Thoughts in Charts: Time Matters

I’m not sure you could build a better chart to illustrate how important time is to risk than this one!

First, let’s get oriented to what the bars represent. This chart tracks period long returns that tick forward year-by-year. For the 1-year returns, this forward tick is fairly intuitive because it’s 1 calendar year and then the next calendar year. What “rolling” means on the 5-year and longer chart is that it summarizes 5-year returns moving forward one year at a time. This is helpful because it means it’s summarizing more periods than it would had it moved forward in multi-year blocks.

The green bars represent the returns of a stock portfolio made up of the 500 largest US companies. In 1-year periods, the returns have ranged from up 47% to down 39%. Yikes!
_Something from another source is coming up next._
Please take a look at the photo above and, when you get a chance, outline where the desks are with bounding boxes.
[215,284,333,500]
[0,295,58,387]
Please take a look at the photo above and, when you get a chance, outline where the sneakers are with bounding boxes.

That’s a wild ride. If you scoot over to a 5-year period though, the range narrows significantly. The best 5-year period returned 28% while the worst lost -3%. If we look at the far right, the best 20-year period was 17% while the worst was 6%.

Let’s be clear, this chart doesn’t say what your return will be. What it does show is that it’s reasonable to expect that the longer that you are in the stock market, the better your chances are of a positive outcome. If you have 20 or more years until you need your invested money, it’s reasonable to take on more risk.

The blue bar represents a portfolio of bonds. In the 1-year period, you can immediately see a much lower historical downside volatility. When you move over to the 10-year period, this segment of the market has historically always landed in the positive return range.

Notice that this less risky asset class has never had a return as high as the green stock bar. If you look at the 20-year range, the bond market’s lower risk lands both the upper and the lower parts of the bar in less favorable sections than the green stock bar.

As I said last week, time helps us think about how much risk to take and risk helps determine the opportunity for return.